## [Excerpt provided]

--- START ---

After crossing the border into Arizona we carried on further south until we reached our next stop at Flagstaff. Known as one of the ‘gateways to the Grand Canyon’ it was quite tourist-centric, with numerous gift shops, souvenir vendors and packed to the gunwales with memorabilia and other tat. We did manage to find a rather nice coffee shop there though, which is no mean feat in this part of the US.
Another few hours along the road, but in an entirely different decade, was the town of Kingman. The old part of town has managed to keep a lot of the old character and many of the original buildings are still standing. Our hotel for the night, the ‘El Trovatore’ Motel, is a part-renovated 1930s motel. Most of the buildings, and their fixtures and fittings are original, yet just about all of it works. It was ‘retro’ and nostalgic, but let’s face it, not quite up to ‘modern’ standards. Mrs C was on the starting blocks to get away from there the next morning.
If you look at maps of Route 66 you’ll see that from Kingman you head out along the old ‘Oatman Highway’, which meanders over the mountains and then down towards the Colorado River. As we climbed and climbed through the twists and turns of the gorges we stopped to take a look down into the next valley and were absolutely bowled over by the beauty of absolute silence. It’s so hard to find nowadays. No matter where you seem to be there’s always some man-made noise, be it from a distant aeroplane, a distant road, even farm animals, but here, nothing! Absolute silence like I don’t think I’d ever heard before.
We’d read about this place Oatman in books and it looked fascinating, with its old tin-hut cowboy buildings, saloon doors, an old rickety water tower and donkies (burros) roaming the streets. The reality – and this really spoiled the whole experience for us – coach loads of Chinese tourists pouring out of souvenir shops. We just drove on through. Such a shame, but it’s not the first time our illusions of beautiful places have been shattered by the unstoppable plague of oriental tourism and its large-scale data-cloud-pumping selfie-stick wielding connotations. Do these people really come to see the world’s beauty, or do they just want selfies next to it?
When we hit the Colorado river we waved goodbye to good old Route 66 for a few days and headed south along the river, visiting London Bridge in Lake Havasu City, crossing over the Parker Dam (the next one down from the Hoover Dam) and then onto California Route 62 West through the Sheephole Valley Wilderness and skirting the Joshua Tree National Park. These roads are truly spectacular. It’s almost other-worldly, with landscapes you can only try to imagine and a vastness that defies description. I can now fully appreciate the true value of the USA Road Trip. It can offer something I don’t think any other country can match.

--- END ---

## [Problem to work on]
Name every town or city mentioned in the road trip account.

## [Information provided]
--- START ---

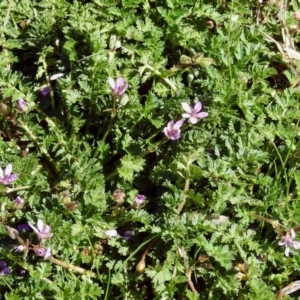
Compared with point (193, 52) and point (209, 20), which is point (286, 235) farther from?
point (209, 20)

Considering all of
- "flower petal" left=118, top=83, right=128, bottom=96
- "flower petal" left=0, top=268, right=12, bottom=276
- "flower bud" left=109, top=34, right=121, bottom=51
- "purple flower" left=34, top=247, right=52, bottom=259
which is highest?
"flower bud" left=109, top=34, right=121, bottom=51

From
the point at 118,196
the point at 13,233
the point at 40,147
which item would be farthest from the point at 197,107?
the point at 13,233

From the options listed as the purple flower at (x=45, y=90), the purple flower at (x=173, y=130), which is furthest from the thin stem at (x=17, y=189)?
the purple flower at (x=173, y=130)

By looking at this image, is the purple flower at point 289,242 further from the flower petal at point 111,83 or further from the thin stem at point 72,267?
the flower petal at point 111,83

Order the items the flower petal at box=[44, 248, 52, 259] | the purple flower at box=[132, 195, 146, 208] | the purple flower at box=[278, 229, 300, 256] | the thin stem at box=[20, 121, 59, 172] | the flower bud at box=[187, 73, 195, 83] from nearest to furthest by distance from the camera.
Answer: the flower petal at box=[44, 248, 52, 259] → the purple flower at box=[278, 229, 300, 256] → the purple flower at box=[132, 195, 146, 208] → the thin stem at box=[20, 121, 59, 172] → the flower bud at box=[187, 73, 195, 83]

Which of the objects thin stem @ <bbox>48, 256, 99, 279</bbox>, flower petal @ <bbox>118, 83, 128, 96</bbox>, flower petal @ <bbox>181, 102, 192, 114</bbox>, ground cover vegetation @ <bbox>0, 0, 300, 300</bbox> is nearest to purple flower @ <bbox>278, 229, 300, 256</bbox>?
ground cover vegetation @ <bbox>0, 0, 300, 300</bbox>

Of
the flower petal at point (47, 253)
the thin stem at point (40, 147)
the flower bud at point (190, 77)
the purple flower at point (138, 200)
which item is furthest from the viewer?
the flower bud at point (190, 77)

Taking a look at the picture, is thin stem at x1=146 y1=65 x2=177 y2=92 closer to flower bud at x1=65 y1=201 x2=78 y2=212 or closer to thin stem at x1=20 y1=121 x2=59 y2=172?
thin stem at x1=20 y1=121 x2=59 y2=172

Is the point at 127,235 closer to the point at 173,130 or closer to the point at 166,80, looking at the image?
the point at 173,130

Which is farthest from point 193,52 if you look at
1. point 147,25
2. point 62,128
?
point 62,128
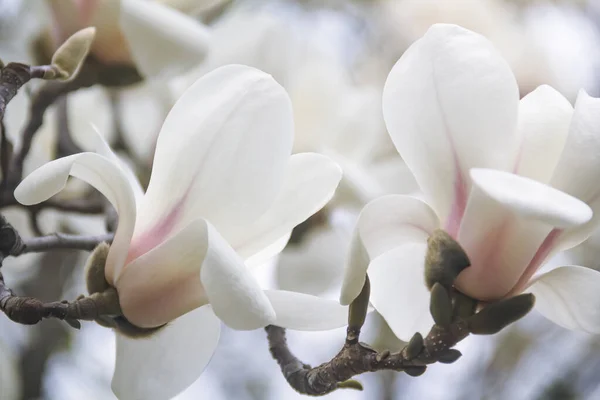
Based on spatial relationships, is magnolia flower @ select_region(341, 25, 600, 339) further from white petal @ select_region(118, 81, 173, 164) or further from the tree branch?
white petal @ select_region(118, 81, 173, 164)

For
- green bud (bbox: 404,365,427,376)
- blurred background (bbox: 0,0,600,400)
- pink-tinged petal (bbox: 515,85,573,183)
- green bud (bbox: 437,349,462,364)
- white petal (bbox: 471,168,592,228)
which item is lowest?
blurred background (bbox: 0,0,600,400)

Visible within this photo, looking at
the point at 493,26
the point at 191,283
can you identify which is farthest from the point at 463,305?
the point at 493,26

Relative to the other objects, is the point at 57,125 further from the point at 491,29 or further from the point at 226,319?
the point at 491,29

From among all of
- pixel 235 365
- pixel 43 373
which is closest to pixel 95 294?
pixel 43 373

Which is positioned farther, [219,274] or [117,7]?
[117,7]

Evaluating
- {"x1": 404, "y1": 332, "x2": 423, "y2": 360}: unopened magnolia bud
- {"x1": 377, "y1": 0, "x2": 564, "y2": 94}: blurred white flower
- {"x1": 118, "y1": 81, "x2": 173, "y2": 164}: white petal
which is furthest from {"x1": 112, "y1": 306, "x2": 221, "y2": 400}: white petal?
{"x1": 377, "y1": 0, "x2": 564, "y2": 94}: blurred white flower

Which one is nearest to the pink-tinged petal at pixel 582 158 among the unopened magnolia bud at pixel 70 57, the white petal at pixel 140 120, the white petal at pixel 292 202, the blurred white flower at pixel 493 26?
the white petal at pixel 292 202
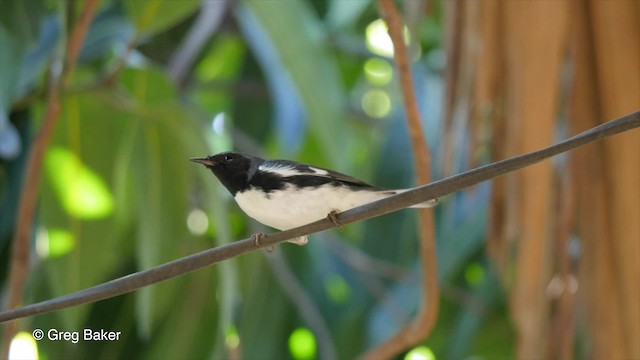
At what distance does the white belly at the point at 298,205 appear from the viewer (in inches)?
99.5

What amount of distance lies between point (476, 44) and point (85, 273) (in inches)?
72.9

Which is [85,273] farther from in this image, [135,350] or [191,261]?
[191,261]

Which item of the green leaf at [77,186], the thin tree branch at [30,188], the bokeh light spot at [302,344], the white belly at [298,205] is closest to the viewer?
the white belly at [298,205]

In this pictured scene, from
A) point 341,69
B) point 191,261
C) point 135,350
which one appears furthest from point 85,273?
point 341,69

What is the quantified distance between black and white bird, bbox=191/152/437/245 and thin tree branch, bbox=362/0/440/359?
0.13 m

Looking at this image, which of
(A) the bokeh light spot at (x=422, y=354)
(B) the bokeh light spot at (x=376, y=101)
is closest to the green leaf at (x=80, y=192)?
(A) the bokeh light spot at (x=422, y=354)

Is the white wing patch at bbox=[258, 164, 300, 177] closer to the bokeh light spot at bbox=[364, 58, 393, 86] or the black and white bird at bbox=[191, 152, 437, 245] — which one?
the black and white bird at bbox=[191, 152, 437, 245]

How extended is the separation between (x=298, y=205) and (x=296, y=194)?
0.03m

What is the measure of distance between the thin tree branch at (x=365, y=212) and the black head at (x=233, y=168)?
1.10 metres

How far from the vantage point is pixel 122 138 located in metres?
3.93

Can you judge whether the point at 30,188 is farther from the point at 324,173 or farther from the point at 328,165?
the point at 328,165

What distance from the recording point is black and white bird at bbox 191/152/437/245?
253 cm

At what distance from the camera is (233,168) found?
2814 mm

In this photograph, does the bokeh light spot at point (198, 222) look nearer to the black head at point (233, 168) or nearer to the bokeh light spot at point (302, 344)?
the bokeh light spot at point (302, 344)
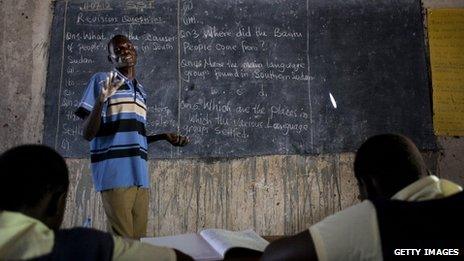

--- END ---

## [Exercise output]
Flagstaff, Kingman, Oatman, Lake Havasu City